Tarefas do exercício »
A: Segundo o texto sobre as Bugiadas e Mouriscadas, quem será o Reimoeiro?
B: Reproduza do texto sobre as Bugiadas e Mouriscadas o trecho que vai de "Paixão. É essa" até "Largo do Passal.", sem qualquer alteração.

Texto extraído »

_ _ _ _

Paixão. É essa a palavra usada em Sobrado para descrever uma tradição com centenas de anos. Uma paixão que ninguém consegue colocar por palavras mas que, ano após ano, une uma comunidade em torno do evento maior daquela terra do concelho de Valongo.
Em breve, no dia 24 de Junho, dois “exércitos” – um composto por cerca de 40 homens solteiros, sisudos e aprumados, que marcham a toque ritmado de tambor e caixa; outro feito de centenas de novos e velhos, solteiros e casados, sobretudo homens, que dançam, saltam e gritam de alegria – vão voltar a defrontar-se numa “batalha” pela imagem milagrosa de S. João que tem como epicentro o Largo do Passal.
Os “capitães” destes exércitos já estão há muito escolhidos. José Manuel Gaspar, de 27 anos, agente da PSP, será o Reimoeiro, que comanda os Mourisqueiros; e Paulo Dias, de 46 anos, marceneiro, será o Velho da Bugiada e liderará os Bugios. São ambos da terra e não escondem que estão a cumprir um sonho.
Todos os anos as Bugiadas e Mouriscadas, integradas nas Festas de São João de Sobrado, juntam milhares de pessoas nas ruas da localidade. Nas últimas semanas têm sido feitos já ensaios regulares para que nada falhe.
“Temos uma população que não chega aos 10 mil habitantes e temos cerca de mil pessoas, cerca de 10% da população, que participam activamente no dia da festa”
Uma vez por ano, as ruas de Sobrado transformam-se e enchem-se de gente para assistir àquela que é considerada uma das maiores e mais genuínas tradições no país.
As lutas entre Bugios (Cristãos) e Mourisqueiros (Mouros), pela posse de uma imagem milagrosa de São João Baptista, duram todo o dia tendo como momentos mais altos a Dança de Entrada e a Prisão do Velho. As Bugiadas e Mouriscadas estão já classificadas como Património Cultural Imaterial de Interesse Municipal e decorre um processo para que a festividade seja inscrita no Inventário Nacional do Património Cultural Imaterial e lista representativa do património imaterial da humanidade da Unesco.

_ _ _ _

Secção de dados »

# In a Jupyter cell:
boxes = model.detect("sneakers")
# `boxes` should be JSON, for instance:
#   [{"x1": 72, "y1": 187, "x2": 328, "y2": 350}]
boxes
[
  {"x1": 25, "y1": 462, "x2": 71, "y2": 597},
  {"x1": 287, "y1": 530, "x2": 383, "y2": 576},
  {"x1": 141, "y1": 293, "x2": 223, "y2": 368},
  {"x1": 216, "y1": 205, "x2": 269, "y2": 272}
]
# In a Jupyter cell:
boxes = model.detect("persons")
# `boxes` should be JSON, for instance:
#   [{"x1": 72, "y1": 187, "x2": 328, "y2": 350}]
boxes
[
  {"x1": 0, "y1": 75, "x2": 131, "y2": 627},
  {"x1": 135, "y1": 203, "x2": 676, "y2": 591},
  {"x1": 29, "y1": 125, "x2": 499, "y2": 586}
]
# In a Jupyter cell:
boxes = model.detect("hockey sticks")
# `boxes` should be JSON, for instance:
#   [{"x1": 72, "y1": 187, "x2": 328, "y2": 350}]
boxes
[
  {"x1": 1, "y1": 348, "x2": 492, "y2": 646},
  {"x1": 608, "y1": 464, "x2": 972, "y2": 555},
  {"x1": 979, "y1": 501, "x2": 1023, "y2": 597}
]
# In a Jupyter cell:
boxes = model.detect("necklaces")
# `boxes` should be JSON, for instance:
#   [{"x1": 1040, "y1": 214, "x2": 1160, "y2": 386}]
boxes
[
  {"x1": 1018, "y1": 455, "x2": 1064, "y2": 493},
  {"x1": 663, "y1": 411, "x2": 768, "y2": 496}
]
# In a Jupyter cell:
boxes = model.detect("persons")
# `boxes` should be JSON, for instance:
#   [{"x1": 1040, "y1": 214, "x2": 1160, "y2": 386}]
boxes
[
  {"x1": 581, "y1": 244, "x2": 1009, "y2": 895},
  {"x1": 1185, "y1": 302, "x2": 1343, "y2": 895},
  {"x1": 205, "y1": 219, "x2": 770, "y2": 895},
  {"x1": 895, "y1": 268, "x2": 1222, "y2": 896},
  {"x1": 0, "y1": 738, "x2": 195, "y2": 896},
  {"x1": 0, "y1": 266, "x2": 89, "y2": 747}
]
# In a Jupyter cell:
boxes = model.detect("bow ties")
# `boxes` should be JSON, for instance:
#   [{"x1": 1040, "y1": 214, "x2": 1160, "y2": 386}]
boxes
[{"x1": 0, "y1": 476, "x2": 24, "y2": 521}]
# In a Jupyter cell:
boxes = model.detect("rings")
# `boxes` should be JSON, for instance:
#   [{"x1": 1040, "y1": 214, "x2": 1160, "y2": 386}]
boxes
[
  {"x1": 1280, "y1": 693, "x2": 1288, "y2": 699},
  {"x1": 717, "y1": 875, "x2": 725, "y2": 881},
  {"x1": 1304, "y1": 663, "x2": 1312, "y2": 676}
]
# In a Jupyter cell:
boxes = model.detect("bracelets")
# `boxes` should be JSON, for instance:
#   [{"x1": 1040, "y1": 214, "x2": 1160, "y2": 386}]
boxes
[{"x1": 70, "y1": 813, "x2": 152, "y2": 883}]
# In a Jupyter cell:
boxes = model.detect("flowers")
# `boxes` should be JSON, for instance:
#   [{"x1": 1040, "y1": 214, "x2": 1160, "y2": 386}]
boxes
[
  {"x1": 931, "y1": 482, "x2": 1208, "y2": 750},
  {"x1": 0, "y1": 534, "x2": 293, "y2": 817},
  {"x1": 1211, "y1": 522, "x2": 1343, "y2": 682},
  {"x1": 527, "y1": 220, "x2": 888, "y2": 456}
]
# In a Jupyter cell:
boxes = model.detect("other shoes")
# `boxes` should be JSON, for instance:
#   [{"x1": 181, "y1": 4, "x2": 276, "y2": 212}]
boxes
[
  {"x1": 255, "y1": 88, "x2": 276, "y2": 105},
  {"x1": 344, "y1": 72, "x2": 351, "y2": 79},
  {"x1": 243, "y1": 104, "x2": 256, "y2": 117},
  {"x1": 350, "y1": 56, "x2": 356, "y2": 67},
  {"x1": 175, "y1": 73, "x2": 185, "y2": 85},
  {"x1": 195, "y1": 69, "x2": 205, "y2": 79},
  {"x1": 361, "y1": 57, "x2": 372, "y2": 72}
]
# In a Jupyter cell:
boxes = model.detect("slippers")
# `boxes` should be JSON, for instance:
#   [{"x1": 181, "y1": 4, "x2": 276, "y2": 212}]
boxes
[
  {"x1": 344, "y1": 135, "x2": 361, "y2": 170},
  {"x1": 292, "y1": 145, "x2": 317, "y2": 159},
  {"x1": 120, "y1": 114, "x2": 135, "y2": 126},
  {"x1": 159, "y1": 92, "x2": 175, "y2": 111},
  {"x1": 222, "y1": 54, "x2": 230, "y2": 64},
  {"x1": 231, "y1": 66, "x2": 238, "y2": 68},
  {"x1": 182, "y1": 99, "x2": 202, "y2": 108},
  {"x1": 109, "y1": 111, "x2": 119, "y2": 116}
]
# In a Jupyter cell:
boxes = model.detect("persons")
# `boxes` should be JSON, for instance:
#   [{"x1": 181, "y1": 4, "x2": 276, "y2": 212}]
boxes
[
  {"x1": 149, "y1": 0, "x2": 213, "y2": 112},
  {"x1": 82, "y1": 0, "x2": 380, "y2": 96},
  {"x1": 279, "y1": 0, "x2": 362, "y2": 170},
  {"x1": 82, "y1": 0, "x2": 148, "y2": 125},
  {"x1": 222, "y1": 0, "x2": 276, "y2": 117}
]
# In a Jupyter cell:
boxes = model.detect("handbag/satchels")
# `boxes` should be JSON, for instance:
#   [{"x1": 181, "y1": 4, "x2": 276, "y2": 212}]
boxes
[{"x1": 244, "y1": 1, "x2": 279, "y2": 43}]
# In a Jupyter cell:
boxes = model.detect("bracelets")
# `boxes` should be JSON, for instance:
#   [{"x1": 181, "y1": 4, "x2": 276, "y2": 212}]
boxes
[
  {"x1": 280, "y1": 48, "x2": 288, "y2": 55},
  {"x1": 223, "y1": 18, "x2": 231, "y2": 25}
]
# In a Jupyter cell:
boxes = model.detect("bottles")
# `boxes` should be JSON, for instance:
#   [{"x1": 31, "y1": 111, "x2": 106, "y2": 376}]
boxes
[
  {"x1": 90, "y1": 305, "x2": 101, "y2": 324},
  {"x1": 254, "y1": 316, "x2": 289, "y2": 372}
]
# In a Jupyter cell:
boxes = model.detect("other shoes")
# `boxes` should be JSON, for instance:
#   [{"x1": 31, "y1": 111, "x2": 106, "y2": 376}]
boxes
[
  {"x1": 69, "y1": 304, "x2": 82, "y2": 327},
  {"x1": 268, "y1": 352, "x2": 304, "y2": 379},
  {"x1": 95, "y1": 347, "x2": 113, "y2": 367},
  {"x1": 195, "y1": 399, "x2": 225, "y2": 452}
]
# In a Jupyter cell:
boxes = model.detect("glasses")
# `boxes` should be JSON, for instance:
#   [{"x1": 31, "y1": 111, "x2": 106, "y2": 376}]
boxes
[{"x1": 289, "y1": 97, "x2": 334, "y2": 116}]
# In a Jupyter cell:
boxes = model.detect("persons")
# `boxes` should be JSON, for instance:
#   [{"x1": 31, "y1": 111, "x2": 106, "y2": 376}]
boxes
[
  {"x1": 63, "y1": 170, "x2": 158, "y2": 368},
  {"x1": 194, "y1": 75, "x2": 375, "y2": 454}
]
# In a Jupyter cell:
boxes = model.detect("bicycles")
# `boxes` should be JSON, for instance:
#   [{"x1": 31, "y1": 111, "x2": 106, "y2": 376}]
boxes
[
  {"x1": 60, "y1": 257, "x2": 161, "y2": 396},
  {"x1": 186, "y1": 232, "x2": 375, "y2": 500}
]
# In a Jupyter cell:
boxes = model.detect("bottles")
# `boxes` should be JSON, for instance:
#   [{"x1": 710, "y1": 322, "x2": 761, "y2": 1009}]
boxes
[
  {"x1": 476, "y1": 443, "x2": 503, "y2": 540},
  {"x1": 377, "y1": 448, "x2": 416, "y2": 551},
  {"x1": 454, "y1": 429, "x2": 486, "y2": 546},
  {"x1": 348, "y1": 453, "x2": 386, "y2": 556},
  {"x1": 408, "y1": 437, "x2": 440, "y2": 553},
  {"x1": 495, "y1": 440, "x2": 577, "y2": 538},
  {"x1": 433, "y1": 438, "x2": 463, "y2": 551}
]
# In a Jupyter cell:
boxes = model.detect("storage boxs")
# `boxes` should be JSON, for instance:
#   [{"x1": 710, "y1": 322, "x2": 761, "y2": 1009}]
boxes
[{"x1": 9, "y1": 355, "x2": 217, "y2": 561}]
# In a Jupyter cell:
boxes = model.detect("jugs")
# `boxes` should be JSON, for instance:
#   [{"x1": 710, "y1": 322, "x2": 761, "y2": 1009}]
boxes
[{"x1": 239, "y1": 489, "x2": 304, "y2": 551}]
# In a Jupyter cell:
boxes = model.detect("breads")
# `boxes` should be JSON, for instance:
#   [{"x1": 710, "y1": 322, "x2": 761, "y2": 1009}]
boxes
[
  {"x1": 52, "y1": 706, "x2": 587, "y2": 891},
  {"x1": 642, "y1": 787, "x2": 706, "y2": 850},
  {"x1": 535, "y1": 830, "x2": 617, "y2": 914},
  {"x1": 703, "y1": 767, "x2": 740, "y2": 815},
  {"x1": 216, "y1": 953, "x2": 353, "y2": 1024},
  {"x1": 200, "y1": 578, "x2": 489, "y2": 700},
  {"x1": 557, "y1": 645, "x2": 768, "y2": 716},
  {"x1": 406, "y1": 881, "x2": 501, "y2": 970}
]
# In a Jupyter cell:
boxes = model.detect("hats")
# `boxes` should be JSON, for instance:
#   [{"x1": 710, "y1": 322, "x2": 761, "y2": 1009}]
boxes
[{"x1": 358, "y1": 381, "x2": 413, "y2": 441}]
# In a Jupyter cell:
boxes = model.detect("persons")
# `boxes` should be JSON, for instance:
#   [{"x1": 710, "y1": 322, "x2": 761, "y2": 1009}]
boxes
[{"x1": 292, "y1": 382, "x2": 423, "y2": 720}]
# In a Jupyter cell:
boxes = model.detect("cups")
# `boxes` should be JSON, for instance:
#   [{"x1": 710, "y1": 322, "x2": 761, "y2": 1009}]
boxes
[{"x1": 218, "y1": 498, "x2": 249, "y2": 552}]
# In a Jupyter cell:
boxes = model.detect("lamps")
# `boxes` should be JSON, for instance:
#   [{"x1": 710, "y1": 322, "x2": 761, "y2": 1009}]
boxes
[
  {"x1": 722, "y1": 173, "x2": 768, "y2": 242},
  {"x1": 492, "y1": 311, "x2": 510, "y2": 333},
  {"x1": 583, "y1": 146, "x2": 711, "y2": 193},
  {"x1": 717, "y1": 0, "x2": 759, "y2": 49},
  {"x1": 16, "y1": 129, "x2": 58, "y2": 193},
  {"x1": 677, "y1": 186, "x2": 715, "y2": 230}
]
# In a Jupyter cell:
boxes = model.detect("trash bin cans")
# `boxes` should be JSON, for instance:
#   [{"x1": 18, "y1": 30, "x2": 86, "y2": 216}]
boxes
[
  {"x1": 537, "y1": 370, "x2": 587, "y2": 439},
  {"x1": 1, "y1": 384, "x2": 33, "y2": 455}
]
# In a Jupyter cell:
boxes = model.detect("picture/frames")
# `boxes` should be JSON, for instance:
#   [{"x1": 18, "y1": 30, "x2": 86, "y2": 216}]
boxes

_ _ _ _

Lista de respostas »
A: José Manuel Gaspar, agente da PSP de 27 anos.

B:
Paixão. É essa a palavra usada em Sobrado para descrever uma tradição com centenas de anos. Uma paixão que ninguém consegue colocar por palavras mas que, ano após ano, une uma comunidade em torno do evento maior daquela terra do concelho de Valongo.
Em breve, no dia 24 de Junho, dois “exércitos” – um composto por cerca de 40 homens solteiros, sisudos e aprumados, que marcham a toque ritmado de tambor e caixa; outro feito de centenas de novos e velhos, solteiros e casados, sobretudo homens, que dançam, saltam e gritam de alegria – vão voltar a defrontar-se numa “batalha” pela imagem milagrosa de S. João que tem como epicentro o Largo do Passal.